• Vainqueur des 24 Heures du Mans en 2009
David est le fils cadet du grand champion Jack Brabham. Né en Grande-Bretagne, il remporte le championnat de F3 britannique en 1989. Ces bons résultats lui ouvrent les portes de la F1 dans la plus logique des écuries, celle qui porte son nom : Brabham.
En F1 avec Brabham
David débute la saison et sa carrière à San Marin, en remplacement de Gregor Foïtek, parti chez Onyx. Cette première expérience se solde par une non-qualification. Mais, David réussit à s'aligner sur la grille de départ du Grand Prix de Monaco avant d'abandonner à la suite d'un problème mécanique. La suite de cette première saison est peu reluisante pour le jeune espoir australien. En quatorze tentatives, il ne prend que huit fois le départ, cumule sept abandons et une quinzième place pour unique résultat au Paul Ricard.

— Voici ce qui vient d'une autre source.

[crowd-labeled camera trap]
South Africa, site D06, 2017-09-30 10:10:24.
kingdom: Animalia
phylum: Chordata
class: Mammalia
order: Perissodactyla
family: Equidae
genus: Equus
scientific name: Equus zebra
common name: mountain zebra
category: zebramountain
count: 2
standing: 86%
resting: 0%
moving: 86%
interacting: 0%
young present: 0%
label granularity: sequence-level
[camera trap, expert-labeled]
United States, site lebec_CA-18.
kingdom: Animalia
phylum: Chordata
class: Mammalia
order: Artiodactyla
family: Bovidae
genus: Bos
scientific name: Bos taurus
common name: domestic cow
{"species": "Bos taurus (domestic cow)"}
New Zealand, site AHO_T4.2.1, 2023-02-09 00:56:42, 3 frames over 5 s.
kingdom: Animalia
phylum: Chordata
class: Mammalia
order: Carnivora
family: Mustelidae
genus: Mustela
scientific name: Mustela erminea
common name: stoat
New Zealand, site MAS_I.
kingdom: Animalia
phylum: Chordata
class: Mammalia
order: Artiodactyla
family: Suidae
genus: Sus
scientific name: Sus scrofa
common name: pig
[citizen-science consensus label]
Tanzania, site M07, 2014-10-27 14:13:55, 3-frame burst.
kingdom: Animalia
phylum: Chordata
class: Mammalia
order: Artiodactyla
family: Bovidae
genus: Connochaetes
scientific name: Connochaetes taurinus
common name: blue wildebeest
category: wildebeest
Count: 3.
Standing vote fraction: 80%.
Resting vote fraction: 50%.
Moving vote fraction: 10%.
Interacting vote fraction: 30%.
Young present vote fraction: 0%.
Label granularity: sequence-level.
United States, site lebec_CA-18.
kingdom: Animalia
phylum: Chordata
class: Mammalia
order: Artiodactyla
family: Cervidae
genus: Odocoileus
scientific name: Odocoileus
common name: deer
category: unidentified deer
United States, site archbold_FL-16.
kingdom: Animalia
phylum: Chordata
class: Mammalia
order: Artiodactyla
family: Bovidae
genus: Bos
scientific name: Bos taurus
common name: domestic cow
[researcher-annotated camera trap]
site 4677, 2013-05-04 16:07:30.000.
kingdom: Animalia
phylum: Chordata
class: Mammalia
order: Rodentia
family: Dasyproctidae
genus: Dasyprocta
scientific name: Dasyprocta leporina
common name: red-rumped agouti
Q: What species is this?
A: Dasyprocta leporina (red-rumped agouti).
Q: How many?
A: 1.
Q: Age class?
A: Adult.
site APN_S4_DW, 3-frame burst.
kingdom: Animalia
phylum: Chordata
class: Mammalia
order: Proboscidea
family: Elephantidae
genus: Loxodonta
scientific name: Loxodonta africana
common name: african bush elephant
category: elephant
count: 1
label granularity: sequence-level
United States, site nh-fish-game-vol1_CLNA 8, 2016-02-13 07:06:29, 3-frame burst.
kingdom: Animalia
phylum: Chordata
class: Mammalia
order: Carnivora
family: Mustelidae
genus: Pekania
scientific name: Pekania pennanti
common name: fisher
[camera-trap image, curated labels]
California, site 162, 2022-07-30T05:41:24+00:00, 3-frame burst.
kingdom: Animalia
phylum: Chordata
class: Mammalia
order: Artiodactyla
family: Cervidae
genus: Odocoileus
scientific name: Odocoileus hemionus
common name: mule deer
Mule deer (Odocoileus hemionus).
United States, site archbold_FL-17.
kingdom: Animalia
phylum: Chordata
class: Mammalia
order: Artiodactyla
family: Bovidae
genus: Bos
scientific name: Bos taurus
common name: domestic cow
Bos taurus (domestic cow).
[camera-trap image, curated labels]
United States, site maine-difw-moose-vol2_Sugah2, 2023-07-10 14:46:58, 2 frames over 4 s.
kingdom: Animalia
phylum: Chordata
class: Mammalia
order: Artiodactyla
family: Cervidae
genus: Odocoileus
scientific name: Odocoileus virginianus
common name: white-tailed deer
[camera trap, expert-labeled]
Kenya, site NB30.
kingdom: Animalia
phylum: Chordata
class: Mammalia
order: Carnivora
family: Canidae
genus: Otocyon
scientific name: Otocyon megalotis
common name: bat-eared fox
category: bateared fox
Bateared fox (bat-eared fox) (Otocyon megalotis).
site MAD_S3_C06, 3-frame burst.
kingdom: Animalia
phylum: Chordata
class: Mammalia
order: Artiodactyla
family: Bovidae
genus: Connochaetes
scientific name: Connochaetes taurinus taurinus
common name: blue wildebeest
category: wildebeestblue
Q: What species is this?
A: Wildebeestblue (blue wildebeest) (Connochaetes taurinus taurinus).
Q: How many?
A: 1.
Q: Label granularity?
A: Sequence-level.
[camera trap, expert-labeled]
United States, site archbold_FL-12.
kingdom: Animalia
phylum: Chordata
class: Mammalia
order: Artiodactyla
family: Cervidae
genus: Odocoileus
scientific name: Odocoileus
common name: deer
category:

Sans volant pour la saison suivante, il va se tourner vers l'Endurance et le Tourisme, avec au passage une superbe victoire aux 24 Heures de Spa en 1991. S'ensuivront deux autres années dans ces catégories, où il se refait une santé du point de vue sportif.
Retour en F1 avec Simtek
En 1994, David revient en F1. Il intègre l'écurie Simtek, qui débute en Grand Prix et dans laquelle Sir Jack Brabham a investi des fonds. David aura la charge de faire débuter cette voiture étant le seul pilote expérimenté de l'écurie. Souvent qualifié en fond de grille, il doit subir la loi des autres écuries, plus riches, alors que Simtek ne peut se permettre d'effectuer le moindre kilomètre d'essai. De plus, l'écurie doit vivre avec le drame d'Imola. David finit la saison avec une dixième place comme meilleur résultat. A la fin de l'année Nick Wirth, le dirigeant de Simtek, veut conserver David malgré que celui-ci n'apporte plus de budget. Or, dans le même temps, Flavio Briatore propose à Wirth de lui prêter le jeune espoir Jos Verstappen. David Brabham, se retrouve donc sans volant en F1.
L'après-F1
Il va alors s'engager dans divers championnats GT où il remporte de nombreux succès en IMSA. En 1999, il est engagé par l'écurie Panoz et au volant d'une LMP 01, il se classe deuxième de l'American Le Mans Series avec deux victoires. L'année suivante, toujours avec Panoz, il remporte les 24 Heures du Nürburgring. Il poursuit sa carrière avec Panoz en ALMS j'jusqu'en 2002.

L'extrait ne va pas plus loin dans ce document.